Random fields and three-dimensional Ising models:CoxZn1−xF2

Abstract

The phase transition and ordering of the $d=3\mathrm{}$ diluted Ising antiferromagnet ${\mathrm{Co}}_x{\mathrm{Zn}}_{1-x}{\mathrm{F}}_2$ has been studied using two-axis neutron diffraction for the cases (i) where $x$ is close to the percolation threshold, in zero applied magnetic field, and (ii) as a function of applied magnetic field for samples with $x=0.26\mathrm{} \mathrm{and} 0.35$. The results of the percolation study show complicated behavior, probably due to concentration gradient problems. Nevertheless, there is strong evidence that the inverse correlation length decreases to zero at the onset of long-range order. The results of the magnetic field study are compared with the theoretical predictions for the $d=3\mathrm{}$ Ising model in a random field.
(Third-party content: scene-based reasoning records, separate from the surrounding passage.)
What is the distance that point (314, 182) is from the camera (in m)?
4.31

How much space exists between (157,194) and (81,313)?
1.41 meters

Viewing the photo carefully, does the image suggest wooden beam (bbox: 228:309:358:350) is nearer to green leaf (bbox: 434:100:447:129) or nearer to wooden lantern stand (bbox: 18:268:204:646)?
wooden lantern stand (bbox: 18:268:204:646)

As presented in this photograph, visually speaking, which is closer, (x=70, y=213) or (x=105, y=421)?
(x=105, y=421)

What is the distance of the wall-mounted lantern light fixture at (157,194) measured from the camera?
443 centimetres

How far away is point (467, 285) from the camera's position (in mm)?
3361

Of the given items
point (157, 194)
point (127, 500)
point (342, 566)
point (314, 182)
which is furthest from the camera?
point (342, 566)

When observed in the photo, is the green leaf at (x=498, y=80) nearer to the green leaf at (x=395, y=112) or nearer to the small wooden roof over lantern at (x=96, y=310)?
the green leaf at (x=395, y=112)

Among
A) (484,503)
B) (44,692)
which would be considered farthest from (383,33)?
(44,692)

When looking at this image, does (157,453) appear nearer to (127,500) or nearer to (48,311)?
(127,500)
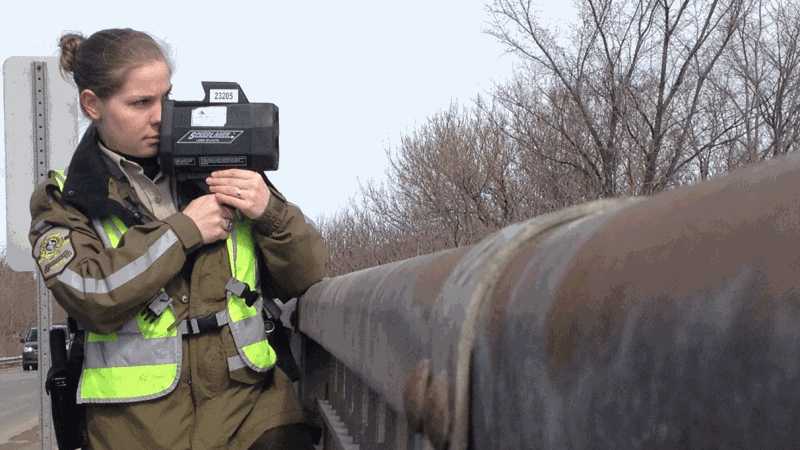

It is found that when the samples are cooled in even the smallest (nonzero) fields the long-range magnetic order is destroyed and that the structure factor is well described by the Lorentzian plus Lorentzian squared form. The inverse correlation length is found to have a power-law dependence on the applied magnetic field at low temperature with exponents ${\nu }_H=2.17\mathrm{}\pm 0.3$ for the $x=0.26\mathrm{}$ sample and ${\nu }_H=3.63\mathrm{}\pm 0.3$ for the $x=0.35\mathrm{}$ sample. This result is not consistent with the current theoretical predictions for the field dependence of the inverse correlation length in the $d=3\mathrm{}$ Ising model in a random field. The measurements also show that the system is frozen at low temperatures and this freezing may be responsible for the discrepancy between theory and experiment.